Bioluminescence: some of the squids have light organs and a fascinating part of their behavior is known as bioluminescence, and it assists them in communication, prey attraction and to recognize various things.
Ecological Role
Food Source: Squids are food to a large number of predators such as the sperm whales, bony fishes, and human beings.
Size Diversity: The vastness of squid distribution begins with the size because the smallest squid species, i.e. Southern pygmy squid, is only 1.6 cm in length and on the other end, we have the squids that cannot get larger than 43 feet i.e. the giant and colossal squids, and the latter has been reported to grow much bigger at approximately over 65 feet although there are unconfirmed records of it growing to over 65 feet.

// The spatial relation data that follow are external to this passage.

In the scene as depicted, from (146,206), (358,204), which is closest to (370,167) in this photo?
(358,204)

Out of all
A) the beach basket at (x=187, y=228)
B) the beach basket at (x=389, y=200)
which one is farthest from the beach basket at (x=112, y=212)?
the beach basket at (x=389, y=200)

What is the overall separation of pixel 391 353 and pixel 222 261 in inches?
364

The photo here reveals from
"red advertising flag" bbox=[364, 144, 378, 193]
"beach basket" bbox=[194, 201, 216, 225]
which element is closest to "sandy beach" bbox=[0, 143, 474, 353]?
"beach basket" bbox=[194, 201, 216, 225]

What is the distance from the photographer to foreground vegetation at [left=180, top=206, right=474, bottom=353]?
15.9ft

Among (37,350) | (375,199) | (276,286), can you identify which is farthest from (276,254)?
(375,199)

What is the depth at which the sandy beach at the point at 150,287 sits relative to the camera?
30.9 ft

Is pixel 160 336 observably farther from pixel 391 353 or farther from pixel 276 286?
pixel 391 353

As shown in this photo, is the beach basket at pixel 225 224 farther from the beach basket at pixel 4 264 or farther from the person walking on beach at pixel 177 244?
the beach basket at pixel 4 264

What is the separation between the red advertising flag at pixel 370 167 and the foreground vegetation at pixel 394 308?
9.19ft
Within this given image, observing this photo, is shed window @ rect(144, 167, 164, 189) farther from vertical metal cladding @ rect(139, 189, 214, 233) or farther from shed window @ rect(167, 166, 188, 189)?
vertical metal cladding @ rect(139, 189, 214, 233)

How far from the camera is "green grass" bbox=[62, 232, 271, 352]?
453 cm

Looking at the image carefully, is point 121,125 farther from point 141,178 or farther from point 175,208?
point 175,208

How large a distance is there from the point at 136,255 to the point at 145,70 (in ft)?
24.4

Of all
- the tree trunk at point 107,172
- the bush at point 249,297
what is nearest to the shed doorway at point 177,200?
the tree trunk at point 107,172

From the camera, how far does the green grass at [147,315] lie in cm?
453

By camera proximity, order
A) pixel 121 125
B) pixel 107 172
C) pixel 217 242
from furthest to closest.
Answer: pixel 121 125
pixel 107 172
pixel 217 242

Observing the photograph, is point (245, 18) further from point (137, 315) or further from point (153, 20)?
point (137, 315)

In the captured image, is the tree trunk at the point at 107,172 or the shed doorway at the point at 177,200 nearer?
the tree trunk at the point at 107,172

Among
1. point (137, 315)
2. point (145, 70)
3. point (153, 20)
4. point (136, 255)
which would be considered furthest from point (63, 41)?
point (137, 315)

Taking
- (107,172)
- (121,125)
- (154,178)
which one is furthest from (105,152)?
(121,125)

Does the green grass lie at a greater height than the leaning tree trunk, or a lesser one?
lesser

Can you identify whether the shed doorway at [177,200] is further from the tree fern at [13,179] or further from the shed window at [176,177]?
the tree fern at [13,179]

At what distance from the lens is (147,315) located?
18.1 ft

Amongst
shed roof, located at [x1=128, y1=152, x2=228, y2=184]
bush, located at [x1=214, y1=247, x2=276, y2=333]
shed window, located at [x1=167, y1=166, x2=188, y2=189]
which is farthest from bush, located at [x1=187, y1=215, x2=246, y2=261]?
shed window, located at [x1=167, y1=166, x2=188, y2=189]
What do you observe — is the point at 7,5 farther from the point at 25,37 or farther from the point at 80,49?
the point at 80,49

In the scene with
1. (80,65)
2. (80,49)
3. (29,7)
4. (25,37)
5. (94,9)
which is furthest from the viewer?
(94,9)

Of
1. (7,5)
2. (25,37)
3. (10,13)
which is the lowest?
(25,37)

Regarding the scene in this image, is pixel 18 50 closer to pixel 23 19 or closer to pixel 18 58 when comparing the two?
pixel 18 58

Giant squid (Architeuthis)
Size and Rarity: The giant squid is one of the largest living invertebrate forms. An entire giant squid carcasses have been discovered that were 3.2 meters long but there are reports to suggest that they could have been as long as 5.5 meters without losing their tentacles.
Place and Research: Giant and colossal squid have been estimated to live in the deep ocean waters, and many studies on biology and behavior are ongoing, but work to find these and study them continues.
The fossil-mining innovation made by this digital breakthrough also expands the squid evolutionary history and emphasizes their initial dominance within the marine food webs. It is found that squids were major sea actors in the oceans way before marine mammals emerged, and this has made marine wildlife so diverse and intelligent than it was before.